Aldermen approved the ordinance 7-0. Alderman Murry Witcher was absent.
The Stone Links subdivision and its adjacent former golf course is north of Faulkner Lake Road and east of Interstate 440 on the city's east side.
The legislation states that anything that could prohibit or hinder the "future development of Stone Links is prohibited." That leaves open the possibility that the city could develop or even sell the property in the future, without any restrictions from federal park requirements.
"Just because we call it a park doesn't mean it gets the parks designation," Mayor Joe Smith said after the meeting.

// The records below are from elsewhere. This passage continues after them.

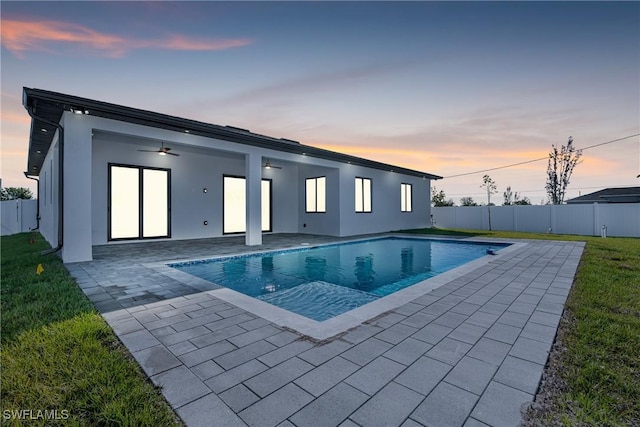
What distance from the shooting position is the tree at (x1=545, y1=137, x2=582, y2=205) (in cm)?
2141

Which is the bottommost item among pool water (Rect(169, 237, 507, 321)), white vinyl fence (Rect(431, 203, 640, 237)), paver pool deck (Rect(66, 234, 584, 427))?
pool water (Rect(169, 237, 507, 321))

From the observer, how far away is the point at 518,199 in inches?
1088

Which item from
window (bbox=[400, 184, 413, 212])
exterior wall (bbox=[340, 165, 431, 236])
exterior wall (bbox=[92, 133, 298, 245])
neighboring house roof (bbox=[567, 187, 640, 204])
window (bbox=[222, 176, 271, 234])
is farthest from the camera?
neighboring house roof (bbox=[567, 187, 640, 204])

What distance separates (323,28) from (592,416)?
8842 mm

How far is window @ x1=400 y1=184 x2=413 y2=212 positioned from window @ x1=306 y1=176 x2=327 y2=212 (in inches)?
194

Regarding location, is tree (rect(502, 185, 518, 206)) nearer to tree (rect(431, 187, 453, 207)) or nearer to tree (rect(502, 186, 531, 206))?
tree (rect(502, 186, 531, 206))

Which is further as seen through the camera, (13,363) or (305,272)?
(305,272)

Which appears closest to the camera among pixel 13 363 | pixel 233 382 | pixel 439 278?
pixel 233 382

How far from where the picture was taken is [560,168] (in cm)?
2242

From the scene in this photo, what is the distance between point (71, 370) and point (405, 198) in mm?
14802

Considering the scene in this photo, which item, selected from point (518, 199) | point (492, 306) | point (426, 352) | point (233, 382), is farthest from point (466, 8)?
point (518, 199)

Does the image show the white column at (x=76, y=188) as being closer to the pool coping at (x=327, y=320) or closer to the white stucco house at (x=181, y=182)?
the white stucco house at (x=181, y=182)

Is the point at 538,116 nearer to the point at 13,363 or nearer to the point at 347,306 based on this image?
the point at 347,306

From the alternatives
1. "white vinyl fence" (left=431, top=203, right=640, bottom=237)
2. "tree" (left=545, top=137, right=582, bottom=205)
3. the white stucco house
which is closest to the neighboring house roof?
"tree" (left=545, top=137, right=582, bottom=205)
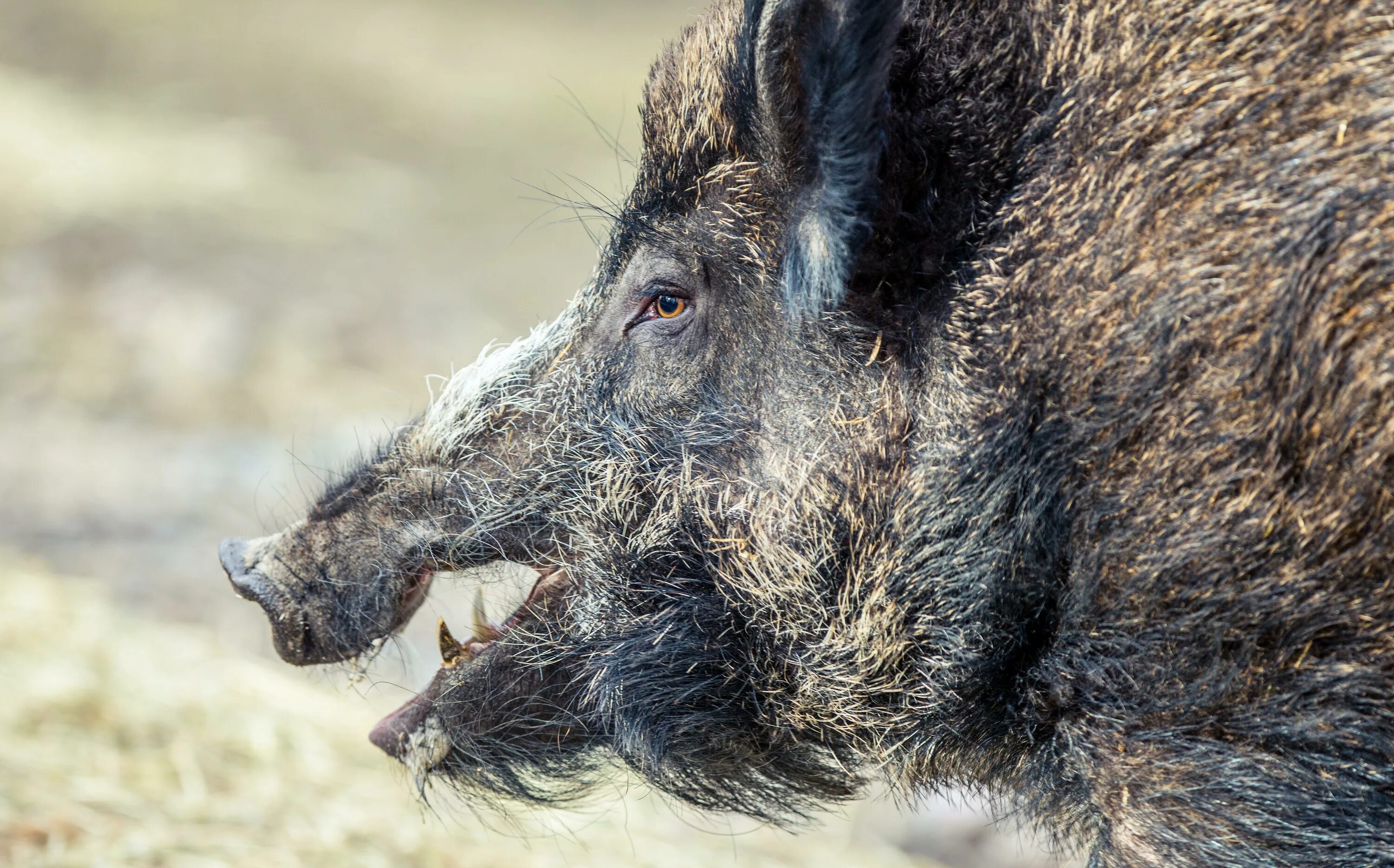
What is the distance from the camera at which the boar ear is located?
2520 mm

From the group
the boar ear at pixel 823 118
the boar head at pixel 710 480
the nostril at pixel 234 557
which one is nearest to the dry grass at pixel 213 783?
the boar head at pixel 710 480

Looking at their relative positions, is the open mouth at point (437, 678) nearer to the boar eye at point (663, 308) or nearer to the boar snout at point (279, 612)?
the boar snout at point (279, 612)

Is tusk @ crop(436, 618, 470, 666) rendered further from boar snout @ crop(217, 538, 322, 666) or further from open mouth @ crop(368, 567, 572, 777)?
boar snout @ crop(217, 538, 322, 666)

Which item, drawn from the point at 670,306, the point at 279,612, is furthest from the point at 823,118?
the point at 279,612

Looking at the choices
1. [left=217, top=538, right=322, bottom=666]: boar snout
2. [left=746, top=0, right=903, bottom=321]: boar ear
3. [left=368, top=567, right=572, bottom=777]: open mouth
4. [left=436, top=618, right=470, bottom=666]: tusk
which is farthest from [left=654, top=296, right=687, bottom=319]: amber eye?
[left=217, top=538, right=322, bottom=666]: boar snout

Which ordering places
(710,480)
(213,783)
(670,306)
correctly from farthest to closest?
(213,783)
(670,306)
(710,480)

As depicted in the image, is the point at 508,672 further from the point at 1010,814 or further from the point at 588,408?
the point at 1010,814

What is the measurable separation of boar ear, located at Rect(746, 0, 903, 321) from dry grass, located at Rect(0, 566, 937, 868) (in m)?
1.89

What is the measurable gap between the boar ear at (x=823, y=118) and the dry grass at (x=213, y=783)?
1.89 metres

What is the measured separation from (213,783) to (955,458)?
3.14 m

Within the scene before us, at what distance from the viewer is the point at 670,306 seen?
309 centimetres

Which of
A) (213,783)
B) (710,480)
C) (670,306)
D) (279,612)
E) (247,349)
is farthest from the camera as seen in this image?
(247,349)

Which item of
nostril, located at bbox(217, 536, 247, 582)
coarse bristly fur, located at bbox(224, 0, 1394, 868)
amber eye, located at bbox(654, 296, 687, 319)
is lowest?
coarse bristly fur, located at bbox(224, 0, 1394, 868)

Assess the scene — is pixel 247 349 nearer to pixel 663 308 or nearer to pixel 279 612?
pixel 279 612
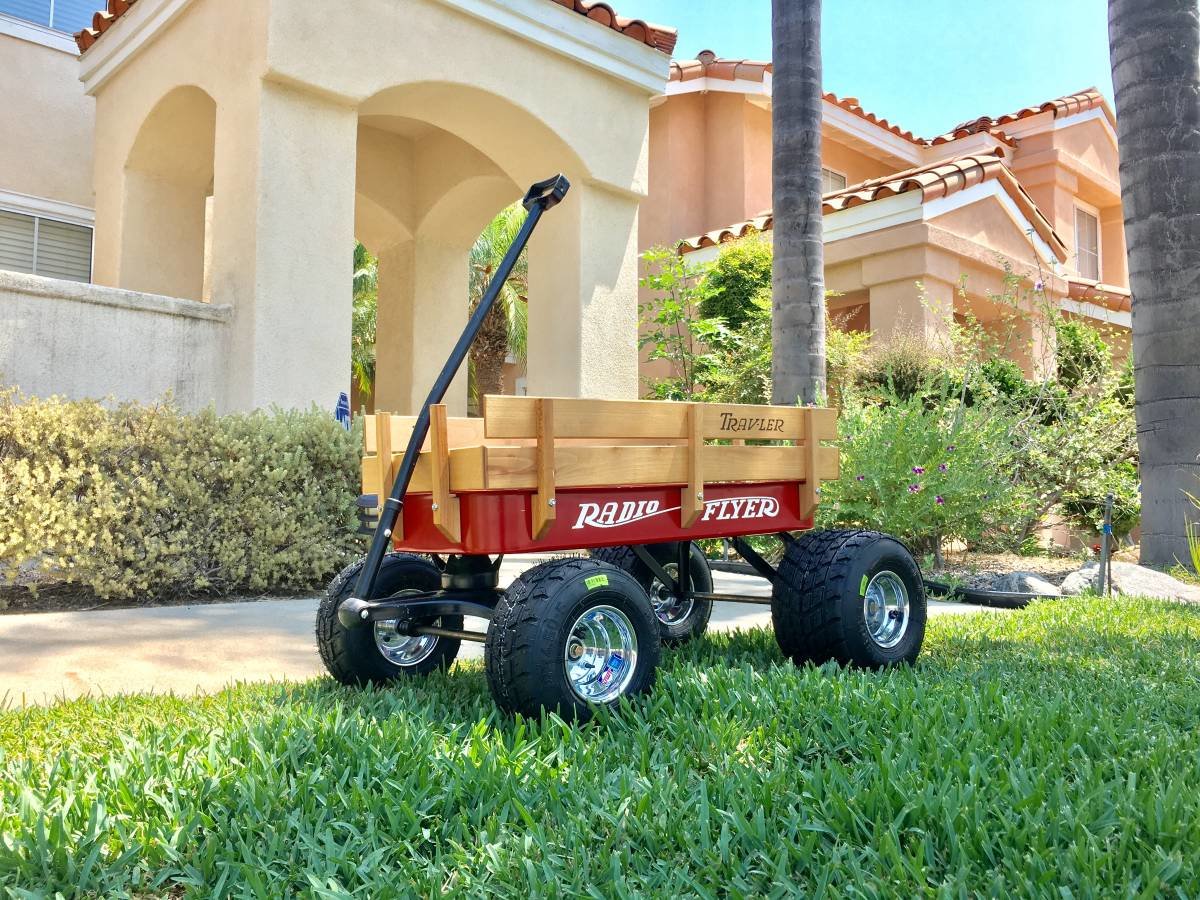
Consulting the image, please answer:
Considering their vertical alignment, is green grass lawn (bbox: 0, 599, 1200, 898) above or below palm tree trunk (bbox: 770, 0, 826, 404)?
below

The Parks Commission voted last week to request that the City Council transfer the Stone Links property and the Arkansas Inland Maritime Museum properties to the Parks Department. In response, Smith said last week that moving the maintenance and oversight of the Maritime Museum to the Parks Department wouldn't mean the city relinquishing its ownership of the museum's assets, which include the Razorback submarine and tug Hoga. The museum transfer is expected to go before the City Council next month.
The Stone Links Golf Course was among properties sold at an auction in December 2014, leading residents of the Stone Links subdivision to voice concerns to the city over the property's future and about possible effects on their home values. The new owners donated the golf course property to the city for an undetermined use.
"The interest of the city is to find the best use of the property for now, but to preserve the ability for a better use that may arise tomorrow," City Attorney Jason Carter said after Monday's City Council meeting. "The city has the right to sell it if it wanted to do that.
"If the city dedicated the property as a park, that has special meaning because the property would then have to be used as a park in perpetuity and not used for other purposes until some formal procedures are followed to change that designation," Carter said.
In March, the City Council appropriated $40,000 for the Parks Department to convert the former golf course for use as a park. About half of those funds were to be used to renovate the former golf pro shop. The remainder will be used to maintain the grounds.